A défaut d’une évaluation en bonne et due forme, l'Anact a dressé en 2016 un état des lieux de la négociation au sein des entreprises. Elle a mis en exergue les accords portant les engagements les plus ambitieux mais il a surtout confirmé la difficulté des acteurs du dialogue social à se saisir du sujet.  Il n'y a pas eu réellement de dynamique d'apprentissage et d'appropriation de la qualité de vie au travail telle que définie par l'ANI, qui se positionnait à rebrousse-poil du cliché que l'on peut avoir de la QVT. Cette vision systémique et décloisonnée, qui mettait l’accent sur l’importance d’associer les salariés à la transformation des organisations, a pu effrayer et dérouter les acteurs des entreprises "biberonnées" au découpage des sujets, à l'instar de la NAO, et donc peu habituées aux interactions entre les différentes dimensions de la QVT et la performance de l'entreprise. Au demeurant, le choix, assez circonstanciel, d’adjoindre la dimension "égalité professionnelle" au sujet déjà très vaste de la qualité de vie au travail n’a pas forcément aidé en termes de lisibilité.

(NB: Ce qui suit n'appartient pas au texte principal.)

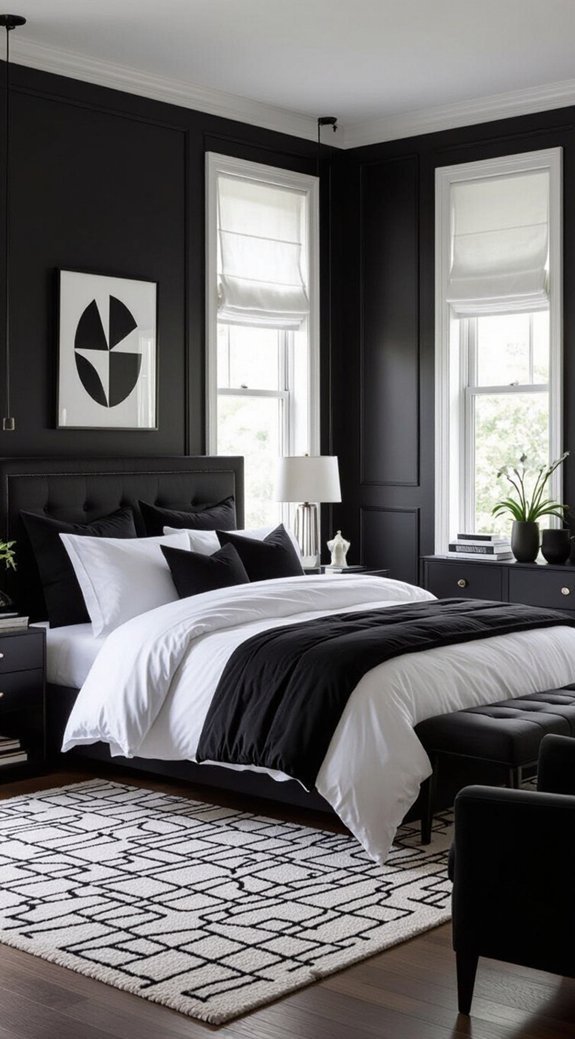 black white bedroom elegance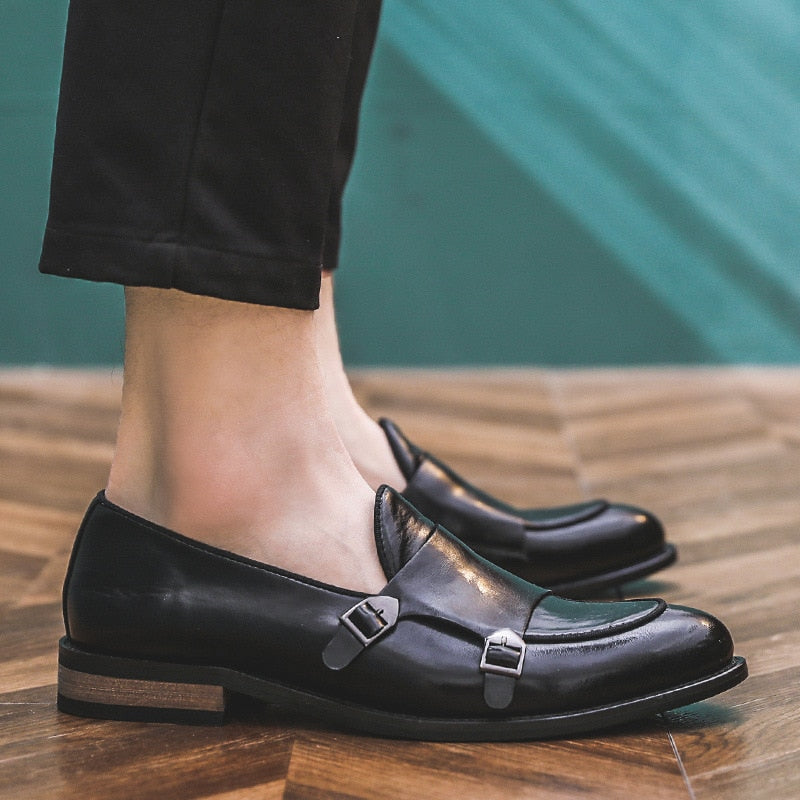 Leather Classic Buckles Men Slip On Formal Loafers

On peut donc avoir le sentiment que la négociation sur la qualité de vie au travail n'a pas beaucoup prospéré dans les entreprises, hormis au sein de celles qui étaient déjà convaincues et qui avaient une ingénierie sociale suffisante. Mais c’est une perception diffuse qui demanderait à être mieux étayée par une évaluation rigoureuse et cela ne signifie pas que l’intégration de la QVT n’ait pas pas progressé dans les pratiques, en dehors du cadre de la négociation.

La loi Rebsamen du 17 août 2015 a-t-elle facilité les discussions en regroupant les négociations obligatoires en trois blocs dont l'un porte sur la qualité de vie au travail ?

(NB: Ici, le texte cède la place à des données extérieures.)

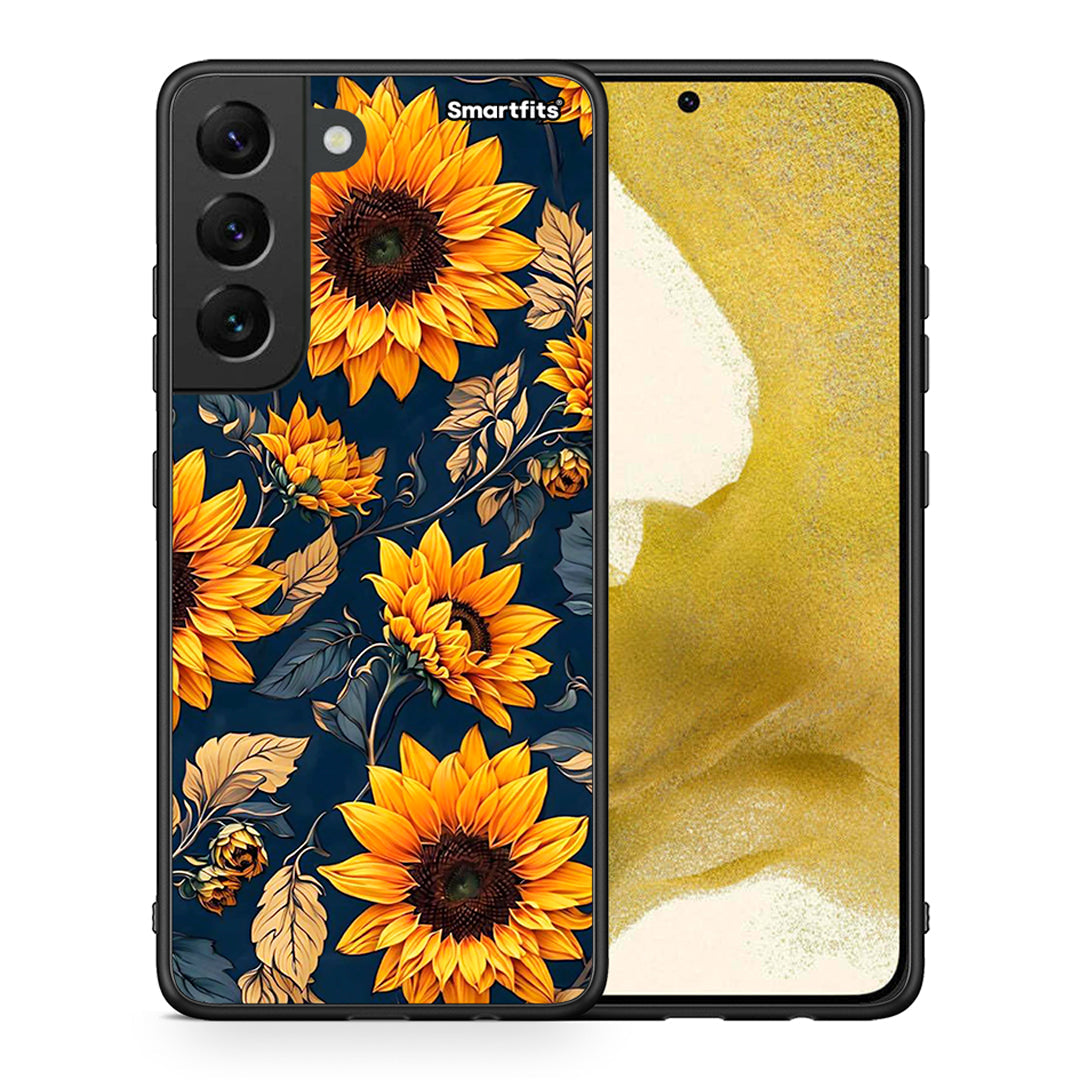 Θήκη Samsung S22 Autumn Sunflowers από τη Smartfits με σχέδιο στο πίσω μέρος και μαύρο περίβλημα | Samsung S22 Autumn Sunflowers case with colorful back and black bezels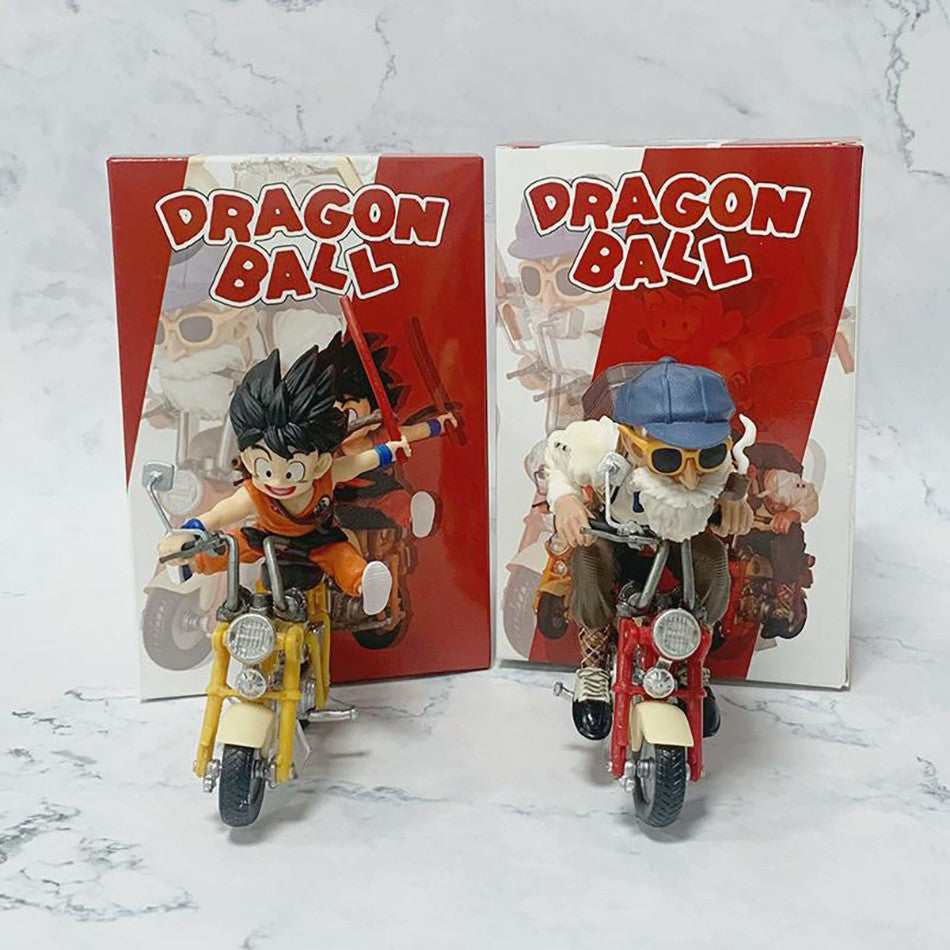 Anime Dragon Ball Z Anime Figura Son Goku Mestre Roshi Locomotivas PVC Ação Kame Sennin Motocicleta Brinquedos Modelo Colecionador Presentes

Le principe de regrouper les négociations obligatoires et - depuis les ordonnances Travail - de permettre aux entreprises de négocier "à la carte" les thématiques et la durée des accords va bien dans le sens de l’approche systémique portée par l’ANI de 2013. Cela étant, on peut se demander si le fait d’inscrire une liste limitative de sujets recommandés  dans un bloc "égalité professionnelle/qualité de vie au travail" ne réduit pas  le champ par rapport à ce que prévoyait l'ANI. Tout ce qui était réellement novateur dans l'accord, à savoir la conduite de la transformation et l'appropriation par les salariés, n’est pas présent dans cette QVT version "code du travail".

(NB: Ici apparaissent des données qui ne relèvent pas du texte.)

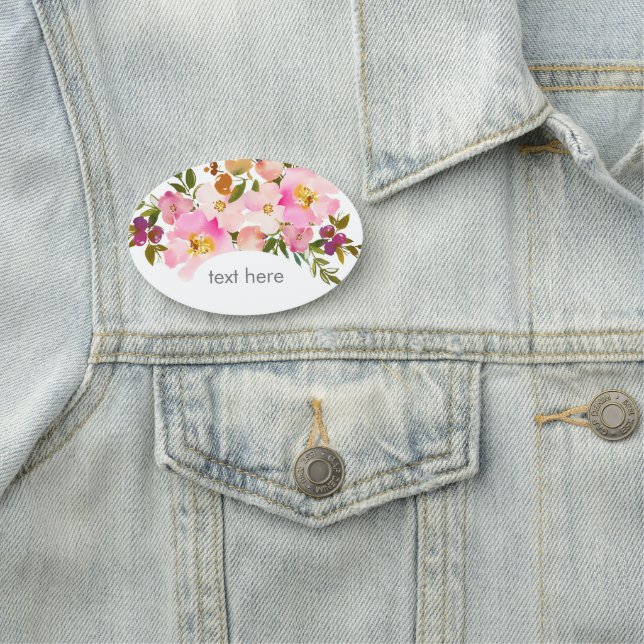 Rosa Aquarellblume Klassische Bezeichnung Namensschild (Beispiel)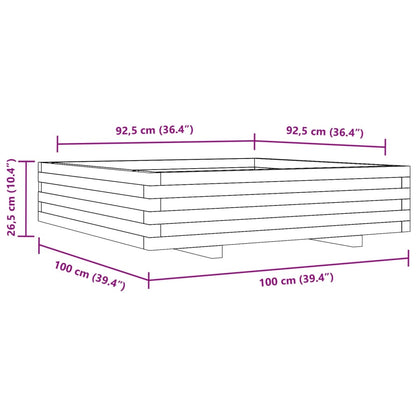 Vaso/floreira de jardim 100x100x26,5 cm pinho maciço branco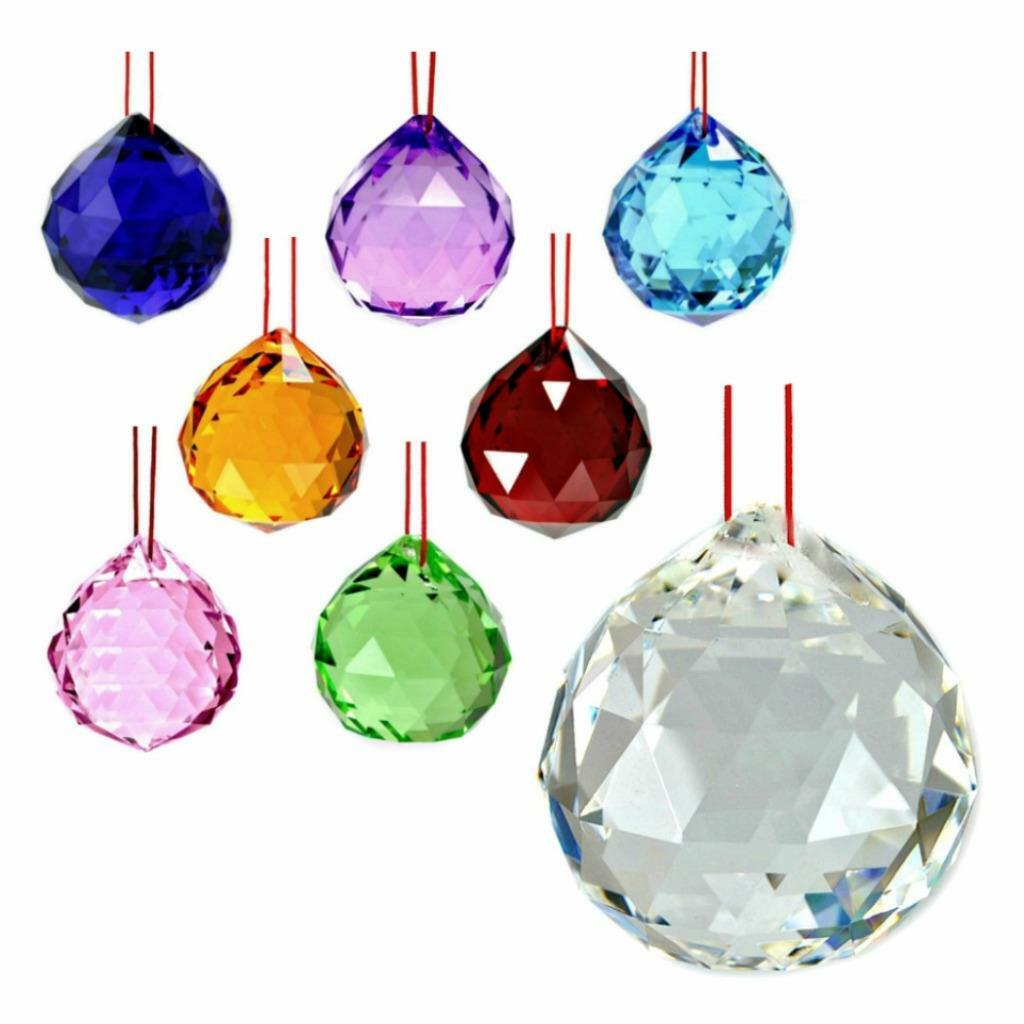 FENG SHUI HANGING CRYSTAL BALL 1.5" 40mm Choice of Colors Faceted Prism Sphere gallery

Les ordonnances prolongent l'existant ; elles conservent les mêmes items de la négociation obligatoire mais ouvrent aussi des perspectives intéressantes sur le droit d’expression collective et la régulation de la charge de travail pour les salariés au forfait-jour, qui constitue aujourd’hui un sujet de préoccupation majeure pour les RH et certainement un nid à contentieux demain. Mais on peut craindre que dans la dynamique voulue en matière de négociation d'entreprise, et compte tenu de l’ampleur des transformations à digérer, la QVT soit le sujet que les entreprises aborderont en dernier ; elles ont aujourd'hui d'autres priorités comme le CSE.

Les branches professionnelles ne peuvent-elles impulser cette dynamique ?

Pour l'heure, l'activité dans les branches professionnelles reste modeste et elles cherchent encore leur rôle sur ce sujet dans la nouvelle architecture de la négociation collective. Pourtant, elles peuvent encore avoir un rôle normatif, car à défaut d’accord d’entreprise ce seront les stipulations de l’accord de branche qui s’appliqueront.

Surtout, elles peuvent avoir un rôle très utile pour produire des outils, des ressources, une méthodologie pour faire face à des sujets complexes comme le droit à la déconnexion ou la charge de travail en matière de forfait-jours. Dans ces domaines, les entreprises peuvent prendre de gros risques juridiques avec l'obligation de sécurité de moyens - très renforcée - qui pèse sur elles.

Finalement, la qualité de vie au travail doit-elle être un objet de négociation d'entreprise ?

Pas forcément, et surtout pas uniquement ! Le formalisme de l'accord n'est pas toujours ce qu'il faut rechercher en premier ; c'est pour cela d'ailleurs qu'il y a beaucoup d'accords de méthode sur le sujet. Ils permettent de se mettre d'accord sur la façon dont les acteurs de l'entreprise vont travailler ensemble sur cette thématique plutôt que de se fixer sur la forme du résultat. Mieux vaut un accord non-signé qui produit néanmoins des choses plutôt qu’un accord signé qu’on laisse dormir.